Reuses and Two-Address ISAs

Some instruction sets primarily have instructions that name only two registers for a binary operator, rather than three: both registers are inputs, and the result is placed in one of the registers, clobbering its original value. The most well-known modern example is x86. It is thus imperative that we support this pattern well in the register allocator.

This instruction-set design is somewhat at odds with an SSA representation, where a value cannot be redefined.

Thus, the allocator supports a useful fiction of sorts: the instruction can be described as if it has three register mentions -- two inputs and a separate output -- and neither input will be clobbered. The output, however, is special: its register-placement policy is "reuse input i" (where i == 0 or 1). The allocator guarantees that the register assignment for that input and the output will be the same, so the instruction can use that register as its "modifies" operand. If the input is needed again later, the allocator will take care of the necessary copying.

We will see below how the allocator makes this work by doing some preprocessing so that the core allocation algorithms do not need to worry about this constraint.

SSA

regalloc2 takes an SSA IR as input, where the usual definitions apply: every vreg is defined exactly once, and every vreg use is dominated by its one def. (Using blockparams means that we do not need additional conditions for phi-nodes.)

Block Parameters

Every block can have block parameters, and a branch to a block with block parameters must provide values for those parameters via operands.
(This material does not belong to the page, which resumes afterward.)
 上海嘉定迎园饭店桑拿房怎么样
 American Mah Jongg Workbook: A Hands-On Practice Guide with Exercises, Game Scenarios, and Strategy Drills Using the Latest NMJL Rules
When a branch has more than one successor, it provides separate operands for each possible successor. These block parameters are equivalent to phi-nodes; we chose this representation because they are in many ways a more consistent representation of SSA.

To see why we believe block parameters are a slightly nicer design choice than use of phi nodes, consider: phis are special pseudoinstructions that must come first in a block, are all defined in parallel, and whose uses occur on the edge of a particular predecessor. All of these facts complicate any analysis that scans instructions and reasons about uses and defs. It is much closer to the truth to actually put those uses in the predecessor, on the branch, and put all the defs at the top of the block as a separate kind of def. The tradeoff is that a vreg's def now has two possibilities -- ordinary instruction def or blockparam def -- but this is fairly reasonable to handle.

Output

The allocator produces two main data structures as output: an array of Allocations and a sequence of edits. Some other miscellaneous data is also provided.

Allocations

The allocator provides an array of Allocation values, one per Operand. Each Allocation has a kind and an index. The kind may indicate that this is a physical register or a stack slot, and the index gives the respective register or slot. All allocations will conform to the constraints given, and will faithfully preserve the dataflow of the input program.

Inserted Moves

In order to implement the necessary movement of data between allocations, the allocator needs to insert moves at various program points.
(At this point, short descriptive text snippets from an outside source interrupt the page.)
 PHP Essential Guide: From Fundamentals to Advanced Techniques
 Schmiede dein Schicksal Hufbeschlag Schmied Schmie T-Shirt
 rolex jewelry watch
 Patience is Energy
The vector of inserted moves contains tuples that name a program point and an "edit". The edit is either a move, from one Allocation to another, or else a kind of metadata used by the checker to know which VReg is live in a given allocation at any particular time. The latter sort of edit can be ignored by a backend that is just interested in generating machine code.
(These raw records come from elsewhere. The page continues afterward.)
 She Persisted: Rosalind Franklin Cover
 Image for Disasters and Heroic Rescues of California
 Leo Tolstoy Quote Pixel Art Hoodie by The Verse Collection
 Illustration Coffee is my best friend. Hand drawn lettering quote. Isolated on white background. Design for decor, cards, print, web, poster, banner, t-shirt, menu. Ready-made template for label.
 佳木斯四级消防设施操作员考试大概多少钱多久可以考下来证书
Note that the allocator will never generate a move from one stackslot directly to another, by design. Instead, if it needs to do so, it will make use of the scratch register. (Sometimes such a move occurs when the scratch register is already holding a value, e.g. to resolve a cycle of moves; in this case, it will allocate another spillslot and spill the original scratch value around the move.)

Thus, the single "edit" type can become either a register-to-register move, a load from a stackslot into a register, or a store from a register into a stackslot.